Honey was dying to ask Darcy how he’d swiped the hat, but was more interested in what Bo had paid him for the stolen car. “You said you’d show us what Bo gave you?”
“For my car,” Darcy said. “I got another just like it over at the Sears, Roebuck parkin’ lot.”
Honey said, “You already told us you have another car.”
Darcy said, “Here,” zipped open his jacket and brought a pistol out of the waist of his pants and held it up, “a German Luger, what officers have in the war.”
“They used to,” Jurgen said. “Now it’s the Walther, but you see Lugers. I had one since 1939 until the MPs took it from me.”
Darcy said, “You shoot anybody with it?”
“Not with a pistol, no.”
“This baby’s ready to fire,” Darcy said. “I told Bo to load her up and gimme a box of nines.” He said to Jurgen, “What would you say she’s worth?”
“I have no idea. There must be hundreds of thousands of them. They go back to 1908.”
“Bo says it’s worth five hunnert easy.”
Honey said, “What were you asking for the car?”
“Five hunnert.”
“If you got a dollar, you’d still be ahead.”
“I know I could get a good price for this gun,” Darcy said. “I ain’t about to pack it. My record, I get pulled over for a broke taillight I’m back inside.” He said to Honey, “Sunshine, how about if you hold on to my German Luger for me, till I get situated?”
Twenty-five
Carl came in the afternoon to visit the murder scene, police cars filling the circular drive. Kevin said the Homicide people were calling it a triple now. “I told them the guy they wanted to talk to was Bohdan Kravchenko. He likes jewelry, doesn’t he? There’s a mess of Miz Taylor’s jewelry missing, according to the maid, Nadia-she’s from over in Central Europe someplace. And the doctor’s medicine cabinet’s been cleaned out.” He told Carl in the living room, “Here’s where the doctor was lying on his back, with his wife lying over him facedown, still holding the Walther.”

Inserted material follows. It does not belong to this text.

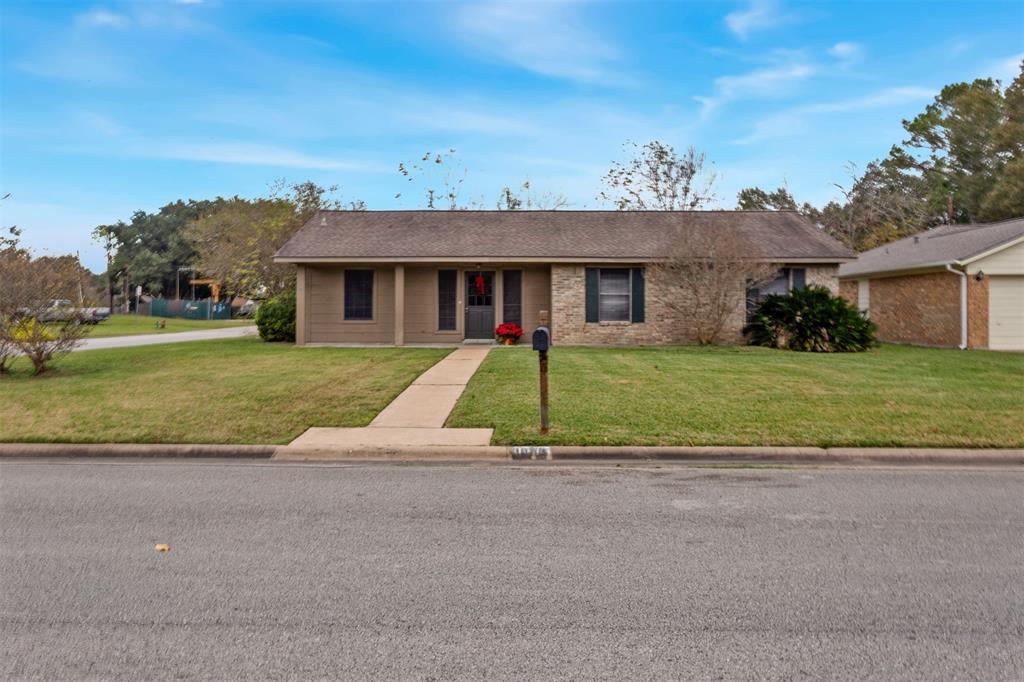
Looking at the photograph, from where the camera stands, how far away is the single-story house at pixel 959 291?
19359 mm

He told Carl the bodies had been removed to the Wayne County morgue downtown, a few blocks from 1300 Beaubien, Detroit Police headquarters. “They all refer to it as
just Thirteen-hundred. They’re busy down there,” Kevin said, “homicide, major crimes, bomb disposal, firearms examiners.” Kevin grinned. “You ever hear of the Big Four? Four good-size guys, detectives, in a Buick sedan, two in front, two in back. They prowl the streets looking for trouble.”
Carl said if there was time he wouldn’t mind meeting these boys. “Sounds like they get right to the point with offenders.”
He phoned Honey while he had the chance and told her about the murder scene, they talked and he said he’d call her later. She said, “I may not be here.” Serious, not sounding like Honey the fun-lover or Honey on the make. He almost said, “Are you working for me or not?” But couldn’t tell what was wrong from her tone. Why get tough? He said, “You don’t want to help me out?” It moved her enough to say she’d be there.
He could go see her right now, ten minutes away. Seven Mile down to a block this side of McNichols, that everyone called Six Mile. Or cut through Palmer Park. He hung around the scene thinking about her, and his mind would wander to street names in Detroit; they had some good ones like Beaubien and St. Antoine, Chene, an old French town now full of war plants. Finally he told himself to quit fuckin’ the dog. Go on. Show you can be alone with the girl in her apartment and not tear her clothes off. It wouldn’t happen anyway, she’d have ’em off already. He thought, What if you went to bed with her . . . No, really, what if you went to bed and made love, but it was only to find out something or prove a point of some kind . . . Or, he thought, what if you just fucked her socks off and got it over with?
He followed Wellesley to Lowell to Balmoral in the Pontiac, winding through Palmer Woods with the big English-style homes and polite maids who told the homicide dicks going door-to-door, “No, sir, Missus says we never heard nothin’ last night.”
Carl came to Seven Mile and stopped. He could turn left to Woodward, take it south to Honey’s, or turn right and take Pontchartrain through the park. A car was in his rearview mirror. Stopped, the first car he’d seen in Palmer Woods, parked or moving, outside of cop cars today. Like it was waiting for him to make up his mind, a ’41 Model A Ford.